Natuna, LintasKepri.com – Ketua beserta pengurus Dewan Pimpinan Cabang Serikat Buruh Patriot Pancasila (DPC SBPP) Kabupaten Natuna, membesuk korban yang mengalami kecelakaan tersengat aliran listrik, saat bertugas memperbaiki jamperan jaringan yang putus, di Desa Tanjung, Kecamatan Bunguran Timur Laut, pada Selasa (24/09/2019) lalu.

Korban diketahui bernama Andi Sufandi (27), warga asal Desa Limau Manis, Kecamatan Bunguran Timur Laut, yang bekerja sebagai karyawan kontrak di PT. Dredolf Indonesia Batam. Perusahaan tersebut diketahui merupakan pihak rekanan dari PLN Rayon Ranai, Kabupaten Natuna.

Saat ini Andi sedang menjalani perawatan di ruang ICU RSUD Natuna. Kabarnya, korban akan menjalani operasi atas luka parah yang dideritanya.

Ketua DPC SBPP Natuna, Syamsuriana, berharap agar pihak perusahan yang memperkerjakan Andi, dapat bertanggungjawab penuh, atas musibah yang menimpa karyawannya.

Ketua DPC SBPP Natuna, Syamsuriana, SH.MH.
Ketua DPC SBPP Natuna, Syamsuriana, SH.MH.

“Kami harapkan pihak Perusahaan tempat Andi bekerja bisa menjamin seluruh biaya pengobatannya, hingga sembuh,” ucap wanita yang akrab disapa Ana tersebut.

Ana berharap setiap perusahaan dapat menerapkan Safety Officer (keselamatan kerja) kepada seluruh karyawannya, dengan mengacu kepada Standar Operasional Prosedur (SOP) yang berlaku. Karena hal itu telah diatur di dalam undang-undang nomor 1 tahun 1970, tentang keselamatan kerja.
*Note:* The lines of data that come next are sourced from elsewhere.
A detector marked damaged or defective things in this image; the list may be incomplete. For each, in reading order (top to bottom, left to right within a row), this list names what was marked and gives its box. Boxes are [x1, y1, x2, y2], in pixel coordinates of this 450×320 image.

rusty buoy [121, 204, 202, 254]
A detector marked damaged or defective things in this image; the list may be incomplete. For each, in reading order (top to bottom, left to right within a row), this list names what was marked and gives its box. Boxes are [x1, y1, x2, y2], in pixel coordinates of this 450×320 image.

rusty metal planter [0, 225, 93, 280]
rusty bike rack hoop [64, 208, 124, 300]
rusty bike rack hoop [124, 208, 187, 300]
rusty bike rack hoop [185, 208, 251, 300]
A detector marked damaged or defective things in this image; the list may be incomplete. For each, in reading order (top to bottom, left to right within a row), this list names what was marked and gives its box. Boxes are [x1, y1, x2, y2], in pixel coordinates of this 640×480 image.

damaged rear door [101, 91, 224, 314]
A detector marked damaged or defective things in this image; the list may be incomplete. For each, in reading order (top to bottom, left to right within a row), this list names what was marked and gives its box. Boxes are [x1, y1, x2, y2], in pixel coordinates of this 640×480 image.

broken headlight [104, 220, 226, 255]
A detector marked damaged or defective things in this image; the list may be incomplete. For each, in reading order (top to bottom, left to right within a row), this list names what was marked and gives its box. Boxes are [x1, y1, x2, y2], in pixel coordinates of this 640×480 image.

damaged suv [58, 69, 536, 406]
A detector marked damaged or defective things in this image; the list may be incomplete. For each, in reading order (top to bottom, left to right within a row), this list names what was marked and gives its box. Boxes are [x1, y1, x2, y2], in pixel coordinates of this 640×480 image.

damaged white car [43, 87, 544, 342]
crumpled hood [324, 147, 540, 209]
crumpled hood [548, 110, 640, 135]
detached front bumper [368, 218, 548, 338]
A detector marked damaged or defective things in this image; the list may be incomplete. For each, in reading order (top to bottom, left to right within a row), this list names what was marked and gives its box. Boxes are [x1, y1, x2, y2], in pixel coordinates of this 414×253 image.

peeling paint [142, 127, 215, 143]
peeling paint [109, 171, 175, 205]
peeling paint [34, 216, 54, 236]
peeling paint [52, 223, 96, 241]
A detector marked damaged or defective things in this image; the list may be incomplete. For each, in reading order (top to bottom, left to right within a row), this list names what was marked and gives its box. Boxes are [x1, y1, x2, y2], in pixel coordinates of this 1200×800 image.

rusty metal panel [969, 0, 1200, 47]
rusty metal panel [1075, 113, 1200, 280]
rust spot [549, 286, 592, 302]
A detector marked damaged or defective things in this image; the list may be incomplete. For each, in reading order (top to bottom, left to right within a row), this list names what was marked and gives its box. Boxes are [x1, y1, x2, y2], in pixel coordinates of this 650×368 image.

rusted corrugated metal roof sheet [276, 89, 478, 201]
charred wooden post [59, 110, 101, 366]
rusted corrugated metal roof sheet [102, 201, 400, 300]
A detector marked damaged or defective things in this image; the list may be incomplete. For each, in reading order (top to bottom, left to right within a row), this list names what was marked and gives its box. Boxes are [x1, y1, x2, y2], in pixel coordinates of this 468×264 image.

“Diantaranya setiap karyawan harus menggunakan Alat Pelindung Diri (APD, red). Ini demi keselamatan para pekerja,” tegas Ana.

Ana beserta seluruh pengurus dan anggota DPC SBPP Natuna, berharap Andi bisa segera pulih dari sakit yang dideritanya. Serta seluruh keluarga dapat diberikan ketabahan dan kesabaran.

“Kejadian ini dapat menjadi pembelajaran bagi kita semua, agar selalu memperhatikan tentang keselamatan kerja. Semoga korban segera sembuh, dan keluarganya diberi ketabahan,” pungkas Ana, seraya diamini oleh sejumlah pengurus DPC SBPP Natuna.